═════ DATA FOR THIS TASK

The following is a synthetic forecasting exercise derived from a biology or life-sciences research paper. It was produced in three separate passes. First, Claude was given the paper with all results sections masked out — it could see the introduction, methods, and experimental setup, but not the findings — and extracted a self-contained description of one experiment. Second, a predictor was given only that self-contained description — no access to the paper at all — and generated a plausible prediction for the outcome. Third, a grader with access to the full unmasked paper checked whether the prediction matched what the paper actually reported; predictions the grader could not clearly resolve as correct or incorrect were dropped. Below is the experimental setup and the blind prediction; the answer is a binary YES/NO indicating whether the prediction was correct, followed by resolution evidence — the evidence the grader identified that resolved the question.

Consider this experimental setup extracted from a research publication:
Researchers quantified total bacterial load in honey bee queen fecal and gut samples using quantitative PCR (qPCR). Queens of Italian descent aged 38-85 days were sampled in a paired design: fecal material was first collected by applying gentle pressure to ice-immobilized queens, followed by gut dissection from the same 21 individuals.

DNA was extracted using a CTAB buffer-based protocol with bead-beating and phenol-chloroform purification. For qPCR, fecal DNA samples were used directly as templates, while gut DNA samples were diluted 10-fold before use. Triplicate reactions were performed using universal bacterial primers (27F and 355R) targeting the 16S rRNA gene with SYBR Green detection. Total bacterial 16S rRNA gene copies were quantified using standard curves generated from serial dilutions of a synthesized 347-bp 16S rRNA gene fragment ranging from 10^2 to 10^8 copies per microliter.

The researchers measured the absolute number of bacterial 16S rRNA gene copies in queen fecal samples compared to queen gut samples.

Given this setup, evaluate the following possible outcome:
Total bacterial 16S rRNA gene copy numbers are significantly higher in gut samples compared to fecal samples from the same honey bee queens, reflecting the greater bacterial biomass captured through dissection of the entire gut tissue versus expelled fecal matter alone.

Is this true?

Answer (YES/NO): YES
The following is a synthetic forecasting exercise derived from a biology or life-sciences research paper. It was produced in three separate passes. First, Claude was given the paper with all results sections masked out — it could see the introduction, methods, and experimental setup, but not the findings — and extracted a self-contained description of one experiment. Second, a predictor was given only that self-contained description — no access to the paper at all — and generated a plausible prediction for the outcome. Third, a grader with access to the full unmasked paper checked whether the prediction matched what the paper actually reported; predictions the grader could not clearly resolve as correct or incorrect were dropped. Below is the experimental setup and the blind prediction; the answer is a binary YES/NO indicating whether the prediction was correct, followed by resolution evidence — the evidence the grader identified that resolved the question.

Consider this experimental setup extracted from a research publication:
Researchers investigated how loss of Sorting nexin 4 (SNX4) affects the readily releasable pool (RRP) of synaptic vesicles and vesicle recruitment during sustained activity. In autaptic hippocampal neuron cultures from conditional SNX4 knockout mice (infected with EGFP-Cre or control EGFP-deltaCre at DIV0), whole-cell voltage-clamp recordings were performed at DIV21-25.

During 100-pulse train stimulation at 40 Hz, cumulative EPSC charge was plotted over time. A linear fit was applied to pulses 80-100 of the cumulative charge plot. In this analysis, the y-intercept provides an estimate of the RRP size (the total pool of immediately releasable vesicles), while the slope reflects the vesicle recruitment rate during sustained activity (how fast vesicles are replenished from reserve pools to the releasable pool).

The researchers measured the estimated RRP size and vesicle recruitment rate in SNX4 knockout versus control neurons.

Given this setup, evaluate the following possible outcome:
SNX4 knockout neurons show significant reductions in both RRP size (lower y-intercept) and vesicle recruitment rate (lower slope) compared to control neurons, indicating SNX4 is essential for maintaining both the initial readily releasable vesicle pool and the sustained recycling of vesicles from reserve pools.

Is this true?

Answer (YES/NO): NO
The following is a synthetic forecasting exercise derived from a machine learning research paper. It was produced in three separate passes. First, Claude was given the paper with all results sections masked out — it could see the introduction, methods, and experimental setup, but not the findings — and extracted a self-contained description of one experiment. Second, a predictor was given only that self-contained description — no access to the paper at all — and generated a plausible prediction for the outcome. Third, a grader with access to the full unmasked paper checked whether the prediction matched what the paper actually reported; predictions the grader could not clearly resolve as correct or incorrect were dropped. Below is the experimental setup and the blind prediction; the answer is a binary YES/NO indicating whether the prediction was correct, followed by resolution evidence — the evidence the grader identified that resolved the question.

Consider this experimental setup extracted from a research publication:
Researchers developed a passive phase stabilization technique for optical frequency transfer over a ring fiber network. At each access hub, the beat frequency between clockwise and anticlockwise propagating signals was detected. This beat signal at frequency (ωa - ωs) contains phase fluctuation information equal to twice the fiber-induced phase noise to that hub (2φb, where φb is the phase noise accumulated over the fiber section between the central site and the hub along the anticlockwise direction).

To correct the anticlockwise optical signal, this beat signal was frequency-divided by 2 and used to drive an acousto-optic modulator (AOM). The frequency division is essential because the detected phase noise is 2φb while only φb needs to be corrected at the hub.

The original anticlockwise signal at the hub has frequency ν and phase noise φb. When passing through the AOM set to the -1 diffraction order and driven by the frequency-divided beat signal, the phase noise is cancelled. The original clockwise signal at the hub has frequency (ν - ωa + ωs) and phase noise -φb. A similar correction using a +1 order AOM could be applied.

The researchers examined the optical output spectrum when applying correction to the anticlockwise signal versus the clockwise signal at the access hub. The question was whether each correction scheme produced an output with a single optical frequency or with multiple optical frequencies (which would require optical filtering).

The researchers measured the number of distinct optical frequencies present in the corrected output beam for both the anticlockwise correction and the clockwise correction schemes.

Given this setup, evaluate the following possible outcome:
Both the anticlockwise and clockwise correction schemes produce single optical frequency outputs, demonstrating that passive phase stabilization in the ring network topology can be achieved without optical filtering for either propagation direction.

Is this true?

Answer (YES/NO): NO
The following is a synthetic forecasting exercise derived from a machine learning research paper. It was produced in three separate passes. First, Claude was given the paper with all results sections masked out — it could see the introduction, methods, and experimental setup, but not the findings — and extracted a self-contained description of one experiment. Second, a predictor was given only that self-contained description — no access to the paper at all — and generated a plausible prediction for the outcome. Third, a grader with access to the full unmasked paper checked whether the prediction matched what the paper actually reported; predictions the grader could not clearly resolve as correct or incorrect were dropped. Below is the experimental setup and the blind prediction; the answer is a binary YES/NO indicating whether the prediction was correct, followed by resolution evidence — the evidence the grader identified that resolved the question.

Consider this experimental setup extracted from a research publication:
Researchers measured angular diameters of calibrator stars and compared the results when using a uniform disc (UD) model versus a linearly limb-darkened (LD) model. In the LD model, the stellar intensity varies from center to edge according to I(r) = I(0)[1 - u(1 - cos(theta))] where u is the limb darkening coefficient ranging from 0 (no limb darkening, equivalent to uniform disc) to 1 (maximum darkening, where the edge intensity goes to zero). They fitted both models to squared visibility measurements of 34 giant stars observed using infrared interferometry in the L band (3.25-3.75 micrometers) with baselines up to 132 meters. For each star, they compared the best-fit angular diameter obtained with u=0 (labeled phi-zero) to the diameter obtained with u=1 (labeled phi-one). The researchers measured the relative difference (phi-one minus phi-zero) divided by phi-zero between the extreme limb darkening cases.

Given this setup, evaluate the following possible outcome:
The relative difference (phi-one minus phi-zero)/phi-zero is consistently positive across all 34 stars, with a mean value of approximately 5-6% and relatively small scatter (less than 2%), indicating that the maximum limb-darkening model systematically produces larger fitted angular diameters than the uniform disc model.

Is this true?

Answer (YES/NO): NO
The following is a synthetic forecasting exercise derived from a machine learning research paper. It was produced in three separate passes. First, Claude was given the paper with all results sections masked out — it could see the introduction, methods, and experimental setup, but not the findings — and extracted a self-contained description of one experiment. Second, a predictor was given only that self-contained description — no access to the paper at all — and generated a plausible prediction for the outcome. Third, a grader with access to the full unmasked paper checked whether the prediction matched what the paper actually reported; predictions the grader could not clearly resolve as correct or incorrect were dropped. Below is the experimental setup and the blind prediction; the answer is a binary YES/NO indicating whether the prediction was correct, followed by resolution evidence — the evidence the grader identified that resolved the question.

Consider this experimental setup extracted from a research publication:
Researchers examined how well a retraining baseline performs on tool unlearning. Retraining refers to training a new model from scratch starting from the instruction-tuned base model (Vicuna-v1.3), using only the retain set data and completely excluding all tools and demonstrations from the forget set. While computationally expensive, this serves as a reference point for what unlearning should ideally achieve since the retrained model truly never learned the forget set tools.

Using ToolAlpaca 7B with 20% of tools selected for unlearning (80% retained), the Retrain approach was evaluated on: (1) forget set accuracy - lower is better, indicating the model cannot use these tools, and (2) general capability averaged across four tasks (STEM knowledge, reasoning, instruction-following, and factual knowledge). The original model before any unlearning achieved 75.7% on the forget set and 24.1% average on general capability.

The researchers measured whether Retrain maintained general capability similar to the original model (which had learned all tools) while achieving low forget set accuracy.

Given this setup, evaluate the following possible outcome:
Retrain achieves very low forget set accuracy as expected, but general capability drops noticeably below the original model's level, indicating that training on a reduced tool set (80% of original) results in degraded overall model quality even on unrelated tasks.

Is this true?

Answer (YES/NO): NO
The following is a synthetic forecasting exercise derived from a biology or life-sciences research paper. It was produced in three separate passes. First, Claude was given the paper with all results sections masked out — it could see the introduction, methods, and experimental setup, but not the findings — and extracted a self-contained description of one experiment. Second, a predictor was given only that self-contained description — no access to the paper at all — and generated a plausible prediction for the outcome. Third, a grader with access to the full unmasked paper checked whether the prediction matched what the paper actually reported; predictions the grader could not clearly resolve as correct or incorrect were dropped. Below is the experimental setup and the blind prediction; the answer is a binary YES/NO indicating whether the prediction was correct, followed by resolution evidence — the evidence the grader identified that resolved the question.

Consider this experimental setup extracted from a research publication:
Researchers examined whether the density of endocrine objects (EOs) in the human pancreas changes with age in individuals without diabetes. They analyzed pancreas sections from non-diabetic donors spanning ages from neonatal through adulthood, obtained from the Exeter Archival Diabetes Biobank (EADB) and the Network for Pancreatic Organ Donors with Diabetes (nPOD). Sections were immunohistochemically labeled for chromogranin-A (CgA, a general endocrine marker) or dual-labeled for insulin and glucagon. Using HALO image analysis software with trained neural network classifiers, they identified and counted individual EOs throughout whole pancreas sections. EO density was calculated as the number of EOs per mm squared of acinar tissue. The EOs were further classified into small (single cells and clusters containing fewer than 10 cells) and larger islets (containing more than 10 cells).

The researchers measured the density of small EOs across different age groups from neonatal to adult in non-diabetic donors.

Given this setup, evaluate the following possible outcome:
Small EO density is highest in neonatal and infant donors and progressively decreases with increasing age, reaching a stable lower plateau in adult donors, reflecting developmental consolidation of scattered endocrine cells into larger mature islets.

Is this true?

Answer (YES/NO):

══════════

* [HOW TO COMPLETE THIS TASK]:
Identify how many lines in the entries above contain the word "filtering" and provide only that figure.

* [WRITTEN ANSWER]:
2